Aufgabenstellung — Welche Beleuchtungsstärke reicht laut dem folgenden Textauszug bei Opel Wien für den zuverlässigen Betrieb des Kamerasystems aus?

:: Textauszug ::

Normkonforme Umsetzung

Lediglich 150lx Beleuchtungsstärke reichen bei Opel Wien für den zuverlässigen Betrieb des Kamerasystems. „Wir kommen nun sogar mit einer Leuchte weniger aus, als wir ursprünglich dachten“, kommentiert Peter Czetina eine der wenigen Voraussetzungen, die ‚SafetyEye‘ benötigt. „Wir sind mit der Lösung sehr zufrieden, und meine Kollegen können im Bereich der Umreifungsanlage nun barrierefrei und trotzdem sicher arbeiten. Für das Wechseln der Bandrolle beispielsweise brauchen sie keine Schutztür öffnen, und im Falle einer Störung können sie schneller den Fehler beheben. Da kein Schutzzaun oder sonstige mechanische Absicherungen notwendig sind, lässt sich der gesamte Arbeitsbereich auch einfach reinigen“, zählt der Sicherheitstechniker weitere Vorteile der seit Anfang September vorigen Jahres verwendeten ‚SafetyEye‘-Lösung auf. „Zudem ist das System wartungsfrei. Die Kamera wird künftig einmal jährlich überprüft – im Zuge dessen werden wir auch die Sensoreinheit reinigen, das kann nicht schaden.“ ‚SafetyEye‘ ist selbstverständlich eigensicher aufgebaut – tritt eine Fehlfunktion auf, schaltet das System sofort in einen sicheren Zustand – im konkreten Fall bedeutet es den Not-Halt der Umreifungsanlage.

:::
:: Datenauszüge ::

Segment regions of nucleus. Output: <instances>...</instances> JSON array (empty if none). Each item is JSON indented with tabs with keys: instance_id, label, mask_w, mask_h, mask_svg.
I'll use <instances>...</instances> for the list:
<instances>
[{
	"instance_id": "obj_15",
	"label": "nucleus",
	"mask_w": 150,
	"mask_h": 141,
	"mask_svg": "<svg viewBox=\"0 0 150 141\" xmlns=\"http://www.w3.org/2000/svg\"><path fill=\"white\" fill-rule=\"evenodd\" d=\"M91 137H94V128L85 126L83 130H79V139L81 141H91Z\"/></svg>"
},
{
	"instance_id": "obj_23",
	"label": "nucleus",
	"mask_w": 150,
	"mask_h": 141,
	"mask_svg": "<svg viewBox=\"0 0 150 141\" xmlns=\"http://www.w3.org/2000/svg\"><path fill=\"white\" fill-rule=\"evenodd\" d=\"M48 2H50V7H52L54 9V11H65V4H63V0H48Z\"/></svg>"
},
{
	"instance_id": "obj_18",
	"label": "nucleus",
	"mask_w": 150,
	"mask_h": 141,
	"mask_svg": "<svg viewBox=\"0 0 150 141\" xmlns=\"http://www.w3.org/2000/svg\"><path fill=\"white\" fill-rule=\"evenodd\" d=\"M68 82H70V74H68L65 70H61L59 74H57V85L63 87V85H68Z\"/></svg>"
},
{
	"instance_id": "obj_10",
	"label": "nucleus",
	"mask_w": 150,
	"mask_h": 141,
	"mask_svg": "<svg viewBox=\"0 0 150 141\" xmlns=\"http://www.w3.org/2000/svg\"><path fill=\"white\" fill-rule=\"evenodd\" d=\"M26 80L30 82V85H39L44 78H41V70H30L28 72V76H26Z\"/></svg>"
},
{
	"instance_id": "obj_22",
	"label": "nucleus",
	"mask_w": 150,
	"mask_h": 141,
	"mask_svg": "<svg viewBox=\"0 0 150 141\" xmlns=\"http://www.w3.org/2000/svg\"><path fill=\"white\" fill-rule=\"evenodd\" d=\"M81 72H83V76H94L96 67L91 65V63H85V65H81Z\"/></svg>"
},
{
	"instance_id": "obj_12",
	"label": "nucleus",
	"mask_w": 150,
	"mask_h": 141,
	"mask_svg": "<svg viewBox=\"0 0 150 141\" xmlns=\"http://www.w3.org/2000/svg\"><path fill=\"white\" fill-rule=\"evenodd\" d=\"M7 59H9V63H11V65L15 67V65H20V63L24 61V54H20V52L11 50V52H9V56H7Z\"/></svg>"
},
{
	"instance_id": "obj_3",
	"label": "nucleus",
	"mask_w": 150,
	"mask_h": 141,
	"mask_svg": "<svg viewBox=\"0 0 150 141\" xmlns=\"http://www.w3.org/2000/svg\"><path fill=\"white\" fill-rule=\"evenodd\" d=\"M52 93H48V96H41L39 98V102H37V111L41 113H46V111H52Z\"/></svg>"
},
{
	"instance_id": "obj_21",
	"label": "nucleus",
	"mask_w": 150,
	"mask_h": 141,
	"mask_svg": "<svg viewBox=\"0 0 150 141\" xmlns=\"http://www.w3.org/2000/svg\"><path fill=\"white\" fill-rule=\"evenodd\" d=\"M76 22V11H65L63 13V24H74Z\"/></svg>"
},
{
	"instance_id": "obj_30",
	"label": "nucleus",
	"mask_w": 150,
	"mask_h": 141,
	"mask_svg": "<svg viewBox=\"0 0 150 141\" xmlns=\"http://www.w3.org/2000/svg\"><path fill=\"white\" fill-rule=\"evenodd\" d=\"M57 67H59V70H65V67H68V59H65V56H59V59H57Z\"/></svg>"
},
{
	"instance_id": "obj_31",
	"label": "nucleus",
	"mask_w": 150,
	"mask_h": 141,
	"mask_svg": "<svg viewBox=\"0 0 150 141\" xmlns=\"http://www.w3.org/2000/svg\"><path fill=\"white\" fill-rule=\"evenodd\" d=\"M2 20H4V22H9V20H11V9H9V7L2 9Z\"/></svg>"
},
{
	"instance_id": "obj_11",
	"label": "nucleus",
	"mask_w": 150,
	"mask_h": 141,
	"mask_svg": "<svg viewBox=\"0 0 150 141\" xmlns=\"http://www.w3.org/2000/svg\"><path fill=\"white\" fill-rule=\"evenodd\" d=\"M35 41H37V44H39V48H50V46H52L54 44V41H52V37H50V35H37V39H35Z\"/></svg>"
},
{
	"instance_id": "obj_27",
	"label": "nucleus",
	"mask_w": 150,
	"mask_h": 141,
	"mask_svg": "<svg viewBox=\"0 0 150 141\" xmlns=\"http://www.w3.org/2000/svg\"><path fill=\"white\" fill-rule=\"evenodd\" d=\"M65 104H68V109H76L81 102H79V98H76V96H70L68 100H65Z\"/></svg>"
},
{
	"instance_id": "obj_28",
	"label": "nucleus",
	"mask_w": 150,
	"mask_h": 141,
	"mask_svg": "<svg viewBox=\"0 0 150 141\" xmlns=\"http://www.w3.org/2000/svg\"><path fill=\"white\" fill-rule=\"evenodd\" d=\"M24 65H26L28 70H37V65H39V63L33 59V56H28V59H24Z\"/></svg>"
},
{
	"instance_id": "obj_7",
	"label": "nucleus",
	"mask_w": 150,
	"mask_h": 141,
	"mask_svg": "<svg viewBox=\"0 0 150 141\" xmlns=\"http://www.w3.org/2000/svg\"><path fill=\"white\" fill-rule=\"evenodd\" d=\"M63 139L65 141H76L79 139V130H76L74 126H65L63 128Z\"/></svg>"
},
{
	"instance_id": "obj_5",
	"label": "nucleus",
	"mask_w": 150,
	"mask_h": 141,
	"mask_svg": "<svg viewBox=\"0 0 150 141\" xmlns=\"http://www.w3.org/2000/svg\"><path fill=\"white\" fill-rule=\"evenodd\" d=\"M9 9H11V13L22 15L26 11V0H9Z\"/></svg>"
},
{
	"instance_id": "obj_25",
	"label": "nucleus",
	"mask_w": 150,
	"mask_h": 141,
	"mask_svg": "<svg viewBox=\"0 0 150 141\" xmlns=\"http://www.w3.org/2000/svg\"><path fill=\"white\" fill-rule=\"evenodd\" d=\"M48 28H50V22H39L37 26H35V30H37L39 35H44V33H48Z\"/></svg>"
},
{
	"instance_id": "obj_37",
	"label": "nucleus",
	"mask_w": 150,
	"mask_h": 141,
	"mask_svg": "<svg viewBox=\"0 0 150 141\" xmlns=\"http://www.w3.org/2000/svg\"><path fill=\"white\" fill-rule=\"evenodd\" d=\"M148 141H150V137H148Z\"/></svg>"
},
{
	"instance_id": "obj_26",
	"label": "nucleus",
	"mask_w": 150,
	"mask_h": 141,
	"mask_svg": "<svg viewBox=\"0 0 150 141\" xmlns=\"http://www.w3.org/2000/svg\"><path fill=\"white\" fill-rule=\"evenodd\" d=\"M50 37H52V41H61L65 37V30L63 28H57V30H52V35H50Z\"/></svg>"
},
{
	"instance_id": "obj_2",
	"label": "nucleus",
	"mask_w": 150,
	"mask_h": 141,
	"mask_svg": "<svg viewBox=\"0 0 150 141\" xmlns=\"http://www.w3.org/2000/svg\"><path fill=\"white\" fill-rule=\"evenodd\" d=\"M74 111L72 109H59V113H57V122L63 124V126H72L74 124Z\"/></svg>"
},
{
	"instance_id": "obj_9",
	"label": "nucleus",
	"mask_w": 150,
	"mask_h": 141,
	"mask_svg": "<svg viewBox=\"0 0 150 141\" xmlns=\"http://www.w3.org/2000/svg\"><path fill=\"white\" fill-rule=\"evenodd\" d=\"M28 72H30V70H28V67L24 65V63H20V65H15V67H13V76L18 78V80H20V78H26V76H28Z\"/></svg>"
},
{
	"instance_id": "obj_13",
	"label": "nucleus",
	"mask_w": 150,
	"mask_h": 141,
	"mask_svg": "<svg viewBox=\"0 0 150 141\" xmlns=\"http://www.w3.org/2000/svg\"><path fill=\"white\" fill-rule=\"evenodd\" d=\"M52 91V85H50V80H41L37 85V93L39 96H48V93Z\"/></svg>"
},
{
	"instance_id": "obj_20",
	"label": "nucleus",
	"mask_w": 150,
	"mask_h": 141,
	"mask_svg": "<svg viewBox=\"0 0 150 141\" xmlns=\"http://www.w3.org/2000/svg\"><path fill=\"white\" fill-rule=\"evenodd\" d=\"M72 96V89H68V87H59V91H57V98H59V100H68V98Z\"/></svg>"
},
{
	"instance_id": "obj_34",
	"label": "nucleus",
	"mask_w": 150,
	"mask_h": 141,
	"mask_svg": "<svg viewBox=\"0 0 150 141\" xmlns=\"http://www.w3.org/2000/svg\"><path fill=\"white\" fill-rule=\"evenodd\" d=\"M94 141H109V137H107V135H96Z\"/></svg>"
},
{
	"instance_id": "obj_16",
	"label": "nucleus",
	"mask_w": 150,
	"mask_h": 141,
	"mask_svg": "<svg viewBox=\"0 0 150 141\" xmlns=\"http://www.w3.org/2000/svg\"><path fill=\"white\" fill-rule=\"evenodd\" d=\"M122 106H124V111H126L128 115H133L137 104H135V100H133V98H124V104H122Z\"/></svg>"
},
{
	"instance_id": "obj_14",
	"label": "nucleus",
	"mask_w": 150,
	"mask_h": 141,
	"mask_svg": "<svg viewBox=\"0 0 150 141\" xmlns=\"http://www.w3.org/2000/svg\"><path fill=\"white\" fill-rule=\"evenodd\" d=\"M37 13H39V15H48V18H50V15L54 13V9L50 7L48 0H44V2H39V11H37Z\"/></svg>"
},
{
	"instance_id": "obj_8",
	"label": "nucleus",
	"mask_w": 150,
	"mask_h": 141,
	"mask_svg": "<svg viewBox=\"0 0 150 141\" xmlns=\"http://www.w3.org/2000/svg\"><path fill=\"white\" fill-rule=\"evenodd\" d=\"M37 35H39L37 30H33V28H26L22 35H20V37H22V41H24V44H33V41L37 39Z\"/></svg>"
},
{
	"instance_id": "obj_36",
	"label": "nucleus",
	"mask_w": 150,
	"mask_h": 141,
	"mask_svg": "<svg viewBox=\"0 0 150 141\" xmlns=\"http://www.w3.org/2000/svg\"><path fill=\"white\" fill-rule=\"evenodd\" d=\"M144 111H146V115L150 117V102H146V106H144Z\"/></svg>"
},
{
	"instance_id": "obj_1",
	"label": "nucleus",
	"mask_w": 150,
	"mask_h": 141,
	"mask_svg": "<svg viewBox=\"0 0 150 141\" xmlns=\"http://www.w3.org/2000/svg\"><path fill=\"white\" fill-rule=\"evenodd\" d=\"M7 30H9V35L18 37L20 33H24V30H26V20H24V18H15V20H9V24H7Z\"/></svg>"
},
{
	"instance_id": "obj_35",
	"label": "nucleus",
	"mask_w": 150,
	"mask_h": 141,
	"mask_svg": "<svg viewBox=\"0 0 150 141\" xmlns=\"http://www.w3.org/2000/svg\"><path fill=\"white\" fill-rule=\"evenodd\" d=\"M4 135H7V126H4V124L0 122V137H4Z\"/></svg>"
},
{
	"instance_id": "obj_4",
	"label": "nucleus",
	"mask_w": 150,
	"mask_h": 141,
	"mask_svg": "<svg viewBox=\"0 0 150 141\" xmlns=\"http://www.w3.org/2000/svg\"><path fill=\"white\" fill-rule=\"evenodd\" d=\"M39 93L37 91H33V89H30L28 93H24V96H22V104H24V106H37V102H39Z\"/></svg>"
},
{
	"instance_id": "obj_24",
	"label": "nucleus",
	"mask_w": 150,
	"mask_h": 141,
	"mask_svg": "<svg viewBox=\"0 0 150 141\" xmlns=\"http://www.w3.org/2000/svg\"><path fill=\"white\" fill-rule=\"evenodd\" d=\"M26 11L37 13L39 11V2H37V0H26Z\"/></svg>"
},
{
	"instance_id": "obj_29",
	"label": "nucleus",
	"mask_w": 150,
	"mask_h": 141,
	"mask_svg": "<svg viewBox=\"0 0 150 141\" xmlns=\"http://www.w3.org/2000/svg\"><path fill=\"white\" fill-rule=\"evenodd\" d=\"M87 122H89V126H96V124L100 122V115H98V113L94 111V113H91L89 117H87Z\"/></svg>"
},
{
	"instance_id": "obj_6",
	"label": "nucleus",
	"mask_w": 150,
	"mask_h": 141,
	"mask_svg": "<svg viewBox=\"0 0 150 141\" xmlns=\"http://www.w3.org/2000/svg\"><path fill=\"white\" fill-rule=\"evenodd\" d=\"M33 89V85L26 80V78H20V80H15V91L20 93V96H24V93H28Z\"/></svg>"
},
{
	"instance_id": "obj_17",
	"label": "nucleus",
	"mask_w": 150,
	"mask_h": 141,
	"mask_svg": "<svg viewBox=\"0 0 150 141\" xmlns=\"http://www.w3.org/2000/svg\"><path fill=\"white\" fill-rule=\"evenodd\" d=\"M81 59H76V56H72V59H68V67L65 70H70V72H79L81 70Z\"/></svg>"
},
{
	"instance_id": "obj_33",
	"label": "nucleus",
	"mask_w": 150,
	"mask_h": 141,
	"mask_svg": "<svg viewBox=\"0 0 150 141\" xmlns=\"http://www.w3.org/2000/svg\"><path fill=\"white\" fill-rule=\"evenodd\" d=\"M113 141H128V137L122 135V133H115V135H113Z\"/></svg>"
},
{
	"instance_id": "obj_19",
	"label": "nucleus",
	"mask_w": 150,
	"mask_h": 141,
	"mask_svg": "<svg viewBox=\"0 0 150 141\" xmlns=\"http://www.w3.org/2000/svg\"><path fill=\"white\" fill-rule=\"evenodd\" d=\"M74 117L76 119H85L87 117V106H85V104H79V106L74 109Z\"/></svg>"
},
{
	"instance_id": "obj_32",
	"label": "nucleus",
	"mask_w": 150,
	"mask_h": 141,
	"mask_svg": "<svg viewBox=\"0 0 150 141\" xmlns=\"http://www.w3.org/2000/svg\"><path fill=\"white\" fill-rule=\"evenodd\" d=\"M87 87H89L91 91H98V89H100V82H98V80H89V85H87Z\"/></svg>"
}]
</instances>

:::

Musterlösung — Lediglich 150 lx.